Jahangir Aziz, head of emerging market Asia economic research at JP Morgan, spoke to CNBC-TV18 about the weakness in rupee and shared his outlook on the currency.
“I think the rupee depreciation is a reflection of fundamentals ... I don’t think the rupee has cheapened sufficiently for people to start looking at rupee positively, I think that requires the fundamentals to be turning around and I don’t think that has happened,” Aziz said.
“Until unless we see the current account deficit (CAD), the fiscal deficit and interest rates turn the other direction, I don’t think that you can stop waiting for the rupee to find a bottom simply because it is depreciating.
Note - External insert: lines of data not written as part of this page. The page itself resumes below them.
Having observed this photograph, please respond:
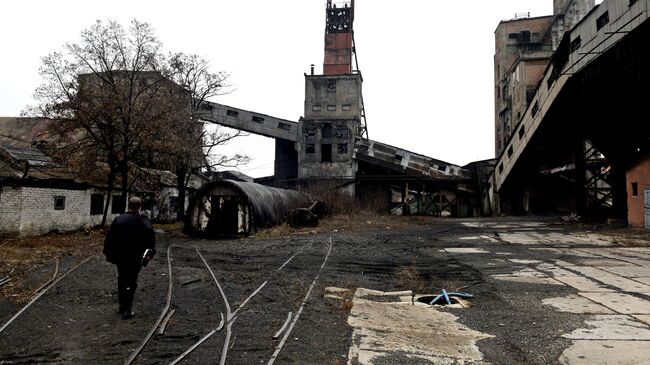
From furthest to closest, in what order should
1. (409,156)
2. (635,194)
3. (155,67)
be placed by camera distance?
(409,156) < (155,67) < (635,194)

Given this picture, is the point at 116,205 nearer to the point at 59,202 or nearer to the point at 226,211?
the point at 59,202

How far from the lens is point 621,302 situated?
6141 millimetres

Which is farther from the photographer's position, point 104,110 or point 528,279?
point 104,110

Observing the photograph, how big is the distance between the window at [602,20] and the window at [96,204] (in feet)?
72.6

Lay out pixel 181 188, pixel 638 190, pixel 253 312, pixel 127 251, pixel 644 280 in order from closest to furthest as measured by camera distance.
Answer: pixel 127 251, pixel 253 312, pixel 644 280, pixel 638 190, pixel 181 188

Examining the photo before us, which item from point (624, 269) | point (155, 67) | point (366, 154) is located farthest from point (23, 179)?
point (366, 154)

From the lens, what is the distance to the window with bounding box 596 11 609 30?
15.4 metres

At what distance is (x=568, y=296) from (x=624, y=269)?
3.21 metres

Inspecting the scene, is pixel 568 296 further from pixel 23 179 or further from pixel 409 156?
pixel 409 156

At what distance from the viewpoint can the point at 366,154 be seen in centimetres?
3425

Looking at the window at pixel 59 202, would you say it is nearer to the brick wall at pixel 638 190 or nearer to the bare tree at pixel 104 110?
the bare tree at pixel 104 110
If you look at in terms of nominal effective rates or trade relative rates, the rupee basically has depreciated along with all its competitors,” he added.
Regarding the central bank's rate hike trajectory, Aziz said, "I would have thought that by now, the Reserve Bank of India (RBI) would have shown sufficient urgency to start raising rates now. If RBI plans to raise rates in October, why not raise it now because raising it now will be far more effective than waiting till October 3 when things could have changed quite dramatically. I am not sure they should raise rates, that is up to them but if they are planning to raise on October 3, September 12 is just as good or even better if they want that rate hike to be effective in stemming the rupee’s slide."